What the task requires:
Resume the code review of the datapath meter patch below, continuing from its last line.

Source document:

* begin *

Instead of hash_bytes32 it might be better to use simple hash_int().
Benefits: no need for the function at all, callers might just use
hash_int() with zero basis (basis is likely not needed as I explained
above).  Also, more compilers will fully inline hash_int() unlike
hash_bytes32().


> +}
> +
> +static void
> +dp_netdev_meter_init(struct dp_netdev *dp)

Without the memory allocation and calculation of a basis this
function could be fully inlined into create_dp_netdev().

> +{
> +    struct dp_netdev_meter *dp_meter;
> +
> +    dp_meter = xmalloc(sizeof *dp_meter);
> +
> +    cmap_init(&dp_meter->table);
> +    ovs_mutex_init(&dp_meter->lock);
> +    dp_meter->hash_basis = random_uint32();

Random is not better than 0.

> +
> +    dp->meter = dp_meter;
> +}
> +
> +static void
> +dp_netdev_meter_destroy(struct dp_netdev *dp)
> +{
> +    struct dp_netdev_meter *dp_meter = dp->meter;
> +    struct dp_meter *meter;
> +
> +    ovs_mutex_lock(&dp_meter->lock);
> +    CMAP_FOR_EACH (meter, node, &dp_meter->table) {
> +            cmap_remove(&dp_meter->table, &meter->node,
> +                        dp_meter_hash(meter->id, dp_meter->hash_basis));
> +
> +            ovsrcu_postpone(free, meter);

Overindented.  4 spaces, please.

> +    }
> +
> +    cmap_destroy(&dp_meter->table);
> +    ovs_mutex_unlock(&dp_meter->lock);
> +
> +    ovs_mutex_destroy(&dp_meter->lock);
> +    free(dp_meter);
> +}
> +
> +static struct dp_meter*
> +dp_meter_lookup(struct dp_netdev_meter *dp_meter, uint32_t meter_id)
> +{
> +    uint32_t hash = dp_meter_hash(meter_id, dp_meter->hash_basis);

hash_int(meter_id, 0);

> +    struct dp_meter *meter;
> +
> +    CMAP_FOR_EACH_WITH_HASH (meter, node, hash, &dp_meter->table) {
> +        if (meter->id == meter_id) {
> +            return meter;
> +        }
> +    }
> +
> +    return NULL;
> +}
> +
> +static void
> +dp_meter_detach_free(struct dp_netdev_meter *dp_meter, uint32_t meter_id)
> +                     OVS_REQUIRES(dp_meter->lock)

Overindented.

* end *

Supplied material:
* begin *

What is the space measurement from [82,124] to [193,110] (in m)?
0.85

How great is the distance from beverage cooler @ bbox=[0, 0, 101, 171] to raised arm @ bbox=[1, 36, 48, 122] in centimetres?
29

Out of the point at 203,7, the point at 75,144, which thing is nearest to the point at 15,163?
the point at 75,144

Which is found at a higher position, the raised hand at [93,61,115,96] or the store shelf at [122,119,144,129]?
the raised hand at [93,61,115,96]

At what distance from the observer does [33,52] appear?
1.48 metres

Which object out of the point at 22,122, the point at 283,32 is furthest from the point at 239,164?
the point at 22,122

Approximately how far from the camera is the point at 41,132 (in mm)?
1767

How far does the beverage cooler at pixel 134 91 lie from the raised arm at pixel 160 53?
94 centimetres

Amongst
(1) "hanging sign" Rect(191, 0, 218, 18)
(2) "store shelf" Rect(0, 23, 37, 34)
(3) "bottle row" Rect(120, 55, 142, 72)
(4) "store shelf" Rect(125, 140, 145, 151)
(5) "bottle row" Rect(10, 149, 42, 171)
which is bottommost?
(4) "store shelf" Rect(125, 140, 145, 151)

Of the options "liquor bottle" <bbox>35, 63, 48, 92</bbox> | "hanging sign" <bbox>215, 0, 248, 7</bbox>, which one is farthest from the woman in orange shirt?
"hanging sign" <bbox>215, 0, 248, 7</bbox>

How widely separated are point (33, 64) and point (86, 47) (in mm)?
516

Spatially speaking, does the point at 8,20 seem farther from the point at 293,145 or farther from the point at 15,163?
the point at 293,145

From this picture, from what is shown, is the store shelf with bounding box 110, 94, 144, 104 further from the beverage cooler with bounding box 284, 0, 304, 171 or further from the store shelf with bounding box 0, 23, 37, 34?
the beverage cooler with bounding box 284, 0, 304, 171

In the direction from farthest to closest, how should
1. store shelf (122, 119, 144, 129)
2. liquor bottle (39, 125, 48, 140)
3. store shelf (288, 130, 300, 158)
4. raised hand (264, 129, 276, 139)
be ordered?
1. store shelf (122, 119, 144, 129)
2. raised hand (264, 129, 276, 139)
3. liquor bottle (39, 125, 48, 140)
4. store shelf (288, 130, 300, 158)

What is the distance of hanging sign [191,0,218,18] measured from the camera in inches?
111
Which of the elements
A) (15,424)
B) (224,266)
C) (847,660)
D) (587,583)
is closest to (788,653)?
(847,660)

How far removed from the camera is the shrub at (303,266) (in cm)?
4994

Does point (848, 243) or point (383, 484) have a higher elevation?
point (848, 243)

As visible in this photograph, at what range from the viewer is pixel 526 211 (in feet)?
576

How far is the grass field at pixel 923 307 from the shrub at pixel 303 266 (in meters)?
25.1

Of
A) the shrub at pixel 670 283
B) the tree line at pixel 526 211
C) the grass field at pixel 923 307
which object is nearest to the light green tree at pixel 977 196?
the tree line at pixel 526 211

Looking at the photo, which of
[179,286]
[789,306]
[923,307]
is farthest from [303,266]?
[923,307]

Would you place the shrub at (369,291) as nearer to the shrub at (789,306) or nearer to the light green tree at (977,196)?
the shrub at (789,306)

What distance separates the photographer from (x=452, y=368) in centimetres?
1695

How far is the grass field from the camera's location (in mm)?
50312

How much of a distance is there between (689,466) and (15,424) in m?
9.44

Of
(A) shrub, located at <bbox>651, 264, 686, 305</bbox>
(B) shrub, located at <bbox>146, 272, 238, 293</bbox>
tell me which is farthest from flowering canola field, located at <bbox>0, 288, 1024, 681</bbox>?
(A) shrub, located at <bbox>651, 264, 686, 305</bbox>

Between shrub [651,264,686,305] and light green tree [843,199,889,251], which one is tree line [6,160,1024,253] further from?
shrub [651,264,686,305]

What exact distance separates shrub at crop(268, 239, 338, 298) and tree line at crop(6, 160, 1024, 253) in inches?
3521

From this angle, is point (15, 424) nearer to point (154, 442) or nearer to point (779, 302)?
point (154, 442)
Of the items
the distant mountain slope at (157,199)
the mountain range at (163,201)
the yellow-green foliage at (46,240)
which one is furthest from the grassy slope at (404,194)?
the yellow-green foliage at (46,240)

* end *

Answer for the task:
> +{
> +    struct dp_meter *meter;
> +
> +    meter = dp_meter_lookup(dp_meter, meter_id);
> +    if (meter) {
> +            cmap_remove(&dp_meter->table, &meter->node,
> +                        dp_meter_hash(meter_id, dp_meter->hash_basis));
> +            ovsrcu_postpone(free, meter);

ditto.

> +    }
> +}
> +
> +static void
> +dp_meter_attach(struct dp_netdev_meter *dp_meter, struct dp_meter *meter)
> +                OVS_REQUIRES(dp_meter->lock)

ditto.

> +{
> +    cmap_insert(&dp_meter->table, &meter->node,
> +                dp_meter_hash(meter->id, dp_meter->hash_basis));> +}
> +
>  static int
>  create_dp_netdev(const char *name, const struct dpif_class *class,
>                   struct dp_netdev **dpp)
> @@ -1556,9 +1631,8 @@ create_dp_netdev(const char *name, const struct 
> dpif_class *class,
>      dp->reconfigure_seq = seq_create();
>      dp->last_reconfigure_seq = seq_read(dp->reconfigure_seq);
>  
> -    for (int i = 0; i < N_METER_LOCKS; ++i) {
> -        ovs_mutex_init_adaptive(&dp->meter_locks[i]);
> -    }
> +    /* Init meter resource. */
> +    dp_netdev_meter_init(dp);
>  
>      /* Disable upcalls by default. */
>      dp_netdev_disable_upcall(dp);
> @@ -1647,16 +1721,6 @@ dp_netdev_destroy_upcall_lock(struct dp_netdev *dp)
>      fat_rwlock_destroy(&dp->upcall_rwlock);
>  }
>  
> -static void
> -dp_delete_meter(struct dp_netdev *dp, uint32_t meter_id)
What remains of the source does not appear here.